Así pues, en esta tierra, los niños viven de un modo bastante diferente al de los adultos. Una de las diferencias más notorias es que los niños viven en el presente; ésta es una costumbre que han traído consigo desde el mundo astral, en donde el factor tiempo tiene muy poca importancia. La mayoría de los adultos carece de la intensa disciplina y atención necesarias para vivir en el presente. Por el contrario, el adulto se deja absorber por el pasado o el futuro, olvidándose así de la esencia misma de su vida, la cual yace en el presente. Puesto que los adultos en su mayoría no comprenden que los niños viven en el presente, cometen grandes errores en su educación. Por ejemplo, si un niño hace preguntas o expresa ciertas necesidades, sus preguntas son vitales ahora; sus necesidades requieren de satisfacción ahora. No obstante, nos decimos: «Bueno, se lo explicaré mañana; o más adelante, cuando tenga tiempo». He aquí el error. Recuerdo el caso de un muchacho que fue condenado a prisión. El juez le increpó con las siguientes palabras: «¡Deberías avergonzarte! Tu padre es un famoso abogado, y tú, ¡mira a lo que has llegado!». El muchacho replicó: «Sí, lo sé, pero cuando era niño -a través de todos esos años- cada vez que iba a verle y le hacía una pregunta, mi padre siempre me contestaba: «Ahora no, niño. No tengo tiempo: quizás mañana. Vete»».

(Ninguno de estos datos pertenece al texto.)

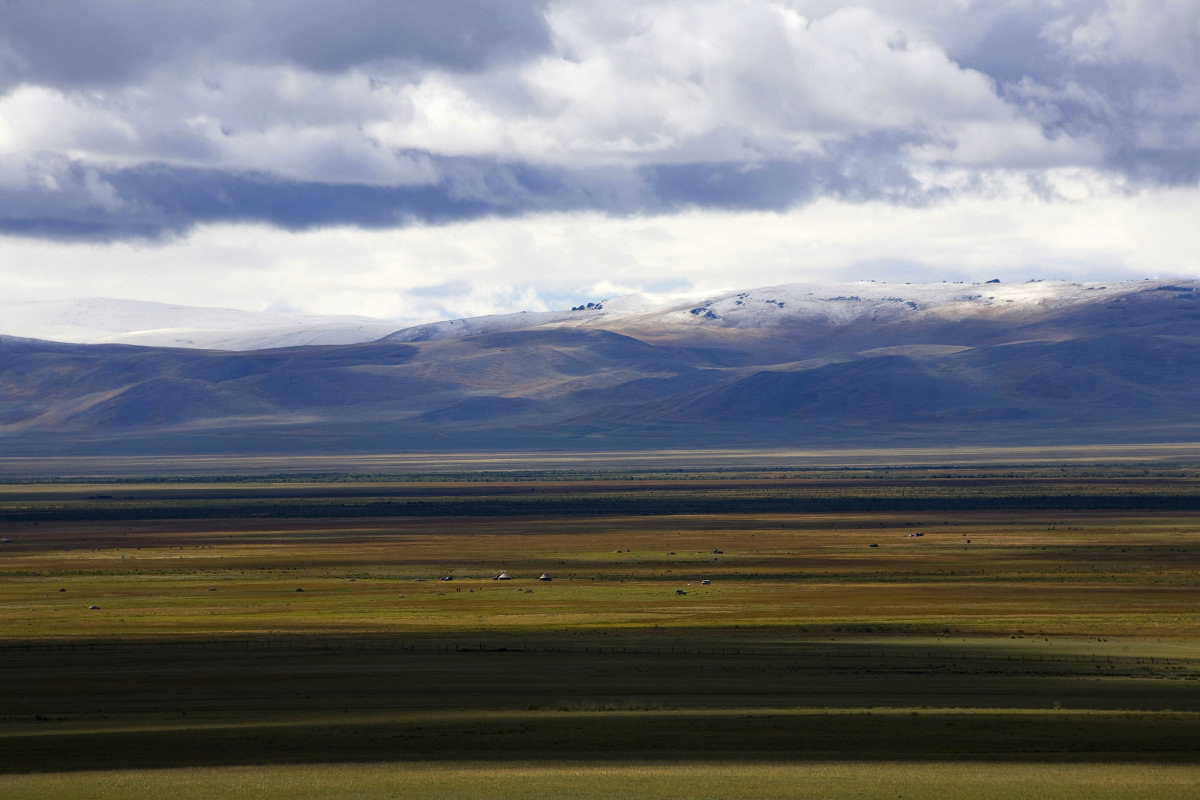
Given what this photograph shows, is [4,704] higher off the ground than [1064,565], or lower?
higher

[…] La disciplina debe necesariamente acompañarse del amor, es decir, debemos velar por el bienestar del niño con un interés sincero y libre de egoísmo. La naturaleza de Dios y de su manifestación, el alma, es el amor. Si privamos a un niño del amor, éste no podrá convertirse en un joven o adulto equilibrado y feliz.

Hermano Anandamoy. Libro de bolsillo “Cómo superar la incomunicación entre las generaciones”. Pág 8.